Carbon dioxide (CO₂) is commonly used to kill rodents. However, a large body of research has now established that CO₂ is aversive to them. A multidisciplinary symposium organized by the Swiss Federal Food Safety and Veterinary Office discussed the drawbacks and alternatives to CO₂ in euthanasia protocols for laboratory animals. Dialogue was facilitated by brainstorming sessions in small groups and a “World Café”. A conclusion from this process was that alternatives to CO₂ were urgently required, including a program of research and extension to meet the needs for humane killing of these animals. The next step will involve gathering a group of international experts to formulate, draft, and publish a research strategy on alternatives to CO₂.

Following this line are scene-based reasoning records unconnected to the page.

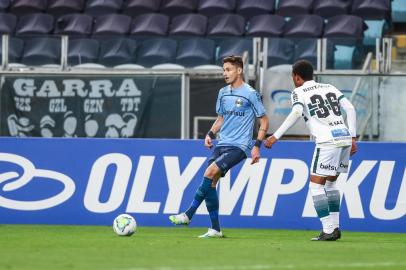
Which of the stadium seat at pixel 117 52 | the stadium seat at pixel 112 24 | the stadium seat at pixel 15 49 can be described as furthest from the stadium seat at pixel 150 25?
the stadium seat at pixel 15 49

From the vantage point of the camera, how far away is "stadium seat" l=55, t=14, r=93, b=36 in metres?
22.7

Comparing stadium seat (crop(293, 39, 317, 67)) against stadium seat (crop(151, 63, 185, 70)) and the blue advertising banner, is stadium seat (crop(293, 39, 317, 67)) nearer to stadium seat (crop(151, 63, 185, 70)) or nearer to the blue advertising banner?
stadium seat (crop(151, 63, 185, 70))

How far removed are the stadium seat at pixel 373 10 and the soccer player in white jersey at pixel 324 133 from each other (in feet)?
32.4

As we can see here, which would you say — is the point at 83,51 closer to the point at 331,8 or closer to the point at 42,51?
the point at 42,51

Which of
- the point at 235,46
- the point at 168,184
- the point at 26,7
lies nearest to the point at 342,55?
the point at 235,46

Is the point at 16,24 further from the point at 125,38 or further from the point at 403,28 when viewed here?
the point at 403,28

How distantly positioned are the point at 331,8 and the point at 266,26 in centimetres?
147

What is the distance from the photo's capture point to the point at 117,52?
19.5 m

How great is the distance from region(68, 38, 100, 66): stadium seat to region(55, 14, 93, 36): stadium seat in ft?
9.21

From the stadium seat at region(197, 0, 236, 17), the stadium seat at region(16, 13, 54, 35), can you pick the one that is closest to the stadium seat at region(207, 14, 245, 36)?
the stadium seat at region(197, 0, 236, 17)

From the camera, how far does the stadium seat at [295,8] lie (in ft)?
74.0

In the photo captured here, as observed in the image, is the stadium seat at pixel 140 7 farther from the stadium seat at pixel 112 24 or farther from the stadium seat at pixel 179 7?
the stadium seat at pixel 112 24

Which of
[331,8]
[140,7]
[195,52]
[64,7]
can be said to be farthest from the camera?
[64,7]

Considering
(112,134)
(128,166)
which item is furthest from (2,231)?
(112,134)
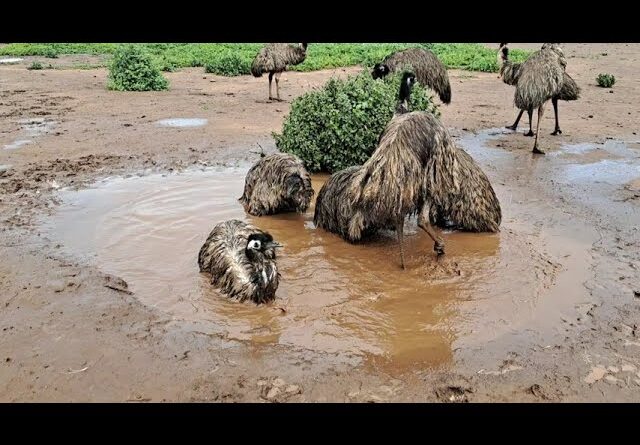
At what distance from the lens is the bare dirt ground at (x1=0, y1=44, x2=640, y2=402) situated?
13.6ft

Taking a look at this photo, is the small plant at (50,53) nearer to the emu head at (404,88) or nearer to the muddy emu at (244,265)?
the emu head at (404,88)

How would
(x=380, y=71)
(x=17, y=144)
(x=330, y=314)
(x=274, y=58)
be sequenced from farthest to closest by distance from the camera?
(x=274, y=58) → (x=17, y=144) → (x=380, y=71) → (x=330, y=314)

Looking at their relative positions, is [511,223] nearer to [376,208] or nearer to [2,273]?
[376,208]

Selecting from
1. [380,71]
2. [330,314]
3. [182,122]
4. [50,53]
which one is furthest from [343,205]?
[50,53]

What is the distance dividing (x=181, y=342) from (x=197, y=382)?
57cm

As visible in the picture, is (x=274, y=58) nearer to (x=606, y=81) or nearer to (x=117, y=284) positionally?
(x=606, y=81)

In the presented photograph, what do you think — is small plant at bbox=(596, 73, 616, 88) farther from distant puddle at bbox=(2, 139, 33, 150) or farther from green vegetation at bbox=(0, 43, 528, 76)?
distant puddle at bbox=(2, 139, 33, 150)

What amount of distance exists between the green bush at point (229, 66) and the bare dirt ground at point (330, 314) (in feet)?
33.5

Is xenon a suitable euthanasia agent for mice?

OBJECTIVE

To compare behavioural and electrophysiological variables of mice undergoing gas euthanasia with either xenon (Xe) or carbon dioxide (CO₂).

STUDY DESIGN

Single animals chronically instrumented for electroencephalography (EEG) recording were randomized to undergo euthanasia with either CO₂ or Xe (n = 6 animals per group).

ANIMALS

Twelve adult (>6 weeks old) male C57Bl6/n mice.

METHODS

Mice were surgically instrumented with EEG and electromyogram electrodes. Following a 7-day recovery period, animals were placed individually in a sealed chamber and a 5-minute baseline recorded in 21% O₂. Gas [100% Xe (n = 6) or 100% CO₂ (n = 6)] was then added to the chamber at 30% chamber volume minute^-1 (2.8 L minute^-1) until cessation of breathing. EEG, behaviour (jumping and freezing) and locomotion speed were recorded throughout.

RESULTS

Mice undergoing single gas euthanasia with Xe did not show jumping or freezing behaviours and had reduced locomotion speed compared to baseline, in contrast to CO₂, which resulted in increases in these variables. EEG recordings revealed sedative effects from Xe but heightened arousal from CO₂.

CONCLUSIONS

Our data suggest that Xe may be less aversive than CO₂ when using a 30% chamber volume minute^-1 fill rate and could improve the welfare of mice undergoing gas euthanasia.

Nitrogen gas produces less behavioural and neurophysiological excitation than carbon dioxide in mice undergoing euthanasia

Carbon dioxide (CO₂) is one of the most commonly used gas euthanasia agents in mice, despite reports of aversion and nociception. Inert gases such as nitrogen (N₂) may be a viable alternative to carbon dioxide. Here we compared behavioural and electrophysiological reactions to CO₂ or N₂ at either slow fill or rapid fill in C57Bl/6 mice undergoing gas euthanasia. We found that mice euthanised with CO₂ increased locomotor activity compared to baseline, whereas mice exposed to N₂ decreased locomotion. Furthermore, mice exposed to CO₂ showed significantly more vertical jumps and freezing episodes than mice exposed to N₂. We further found that CO₂ exposure resulted in increased theta:delta of the EEG, a measure of excitation, whereas the N₂ decreased theta:delta. Differences in responses were not oxygen-concentration dependent. Taken together, these results demonstrate that CO₂ increases both behavioural and electrophysiological excitation as well as producing a fear response, whereas N₂ reduces behavioural activity and central neurological depression and may be less aversive although still produces a fear response. Further studies are required to evaluate N₂ as a suitable euthanasia agent for mice.